Exercise directions =>
Copy out the entire journal page on Abhyankar places and local uniformization below, word for word and with every symbol unchanged.

Abhyankar places admit local uniformization in any characteristic

doi:10.1016/j.ansens.2005.09.001

Annales Scientifiques de l’École Normale Supérieure

Volume 38, Issue 6, November–December 2005, Pages 833-846

https://doi.org/10.1016/j.ansens.2005.09.001 Get rights and content

Abstract

We prove that every place P of an algebraic function field $F | K$ of arbitrary characteristic admits local uniformization, provided that the sum of the rational rank of its value group and the transcendence degree of its residue field FP over K is equal to the transcendence degree of $F | K$ , and the extension $F P | K$ is separable. We generalize this result to the case where P dominates a regular local Nagata ring $R \subseteq K$ of Krull dimension $\dim R ⩽ 2$ , assuming that the valued field $(K, v_{P})$ is defectless, the factor group $v_{P} F / v_{P} K$ is torsion-free and the extension of residue fields $F P | K P$ is separable. The results also include a form of monomialization.

Dataset extract =>
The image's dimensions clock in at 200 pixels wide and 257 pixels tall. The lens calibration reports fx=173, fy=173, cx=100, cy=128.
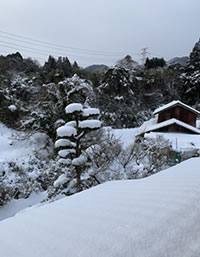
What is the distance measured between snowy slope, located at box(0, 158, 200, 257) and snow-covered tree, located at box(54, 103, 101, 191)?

Result of the exercise =>
Abhyankar places admit local uniformization in any characteristic

doi:10.1016/j.ansens.2005.09.001

Annales Scientifiques de l’École Normale Supérieure

Volume 38, Issue 6, November–December 2005, Pages 833-846

https://doi.org/10.1016/j.ansens.2005.09.001 Get rights and content

Abstract

We prove that every place P of an algebraic function field $F | K$ of arbitrary characteristic admits local uniformization, provided that the sum of the rational rank of its value group and the transcendence degree of its residue field FP over K is equal to the transcendence degree of $F | K$ , and the extension $F P | K$ is separable. We generalize this result to the case where P dominates a regular local Nagata ring $R \subseteq K$ of Krull dimension $\dim R ⩽ 2$ , assuming that the valued field $(K, v_{P})$ is defectless, the factor group $v_{P} F / v_{P} K$ is torsion-free and the extension of residue fields $F P | K P$ is separable. The results also include a form of monomialization.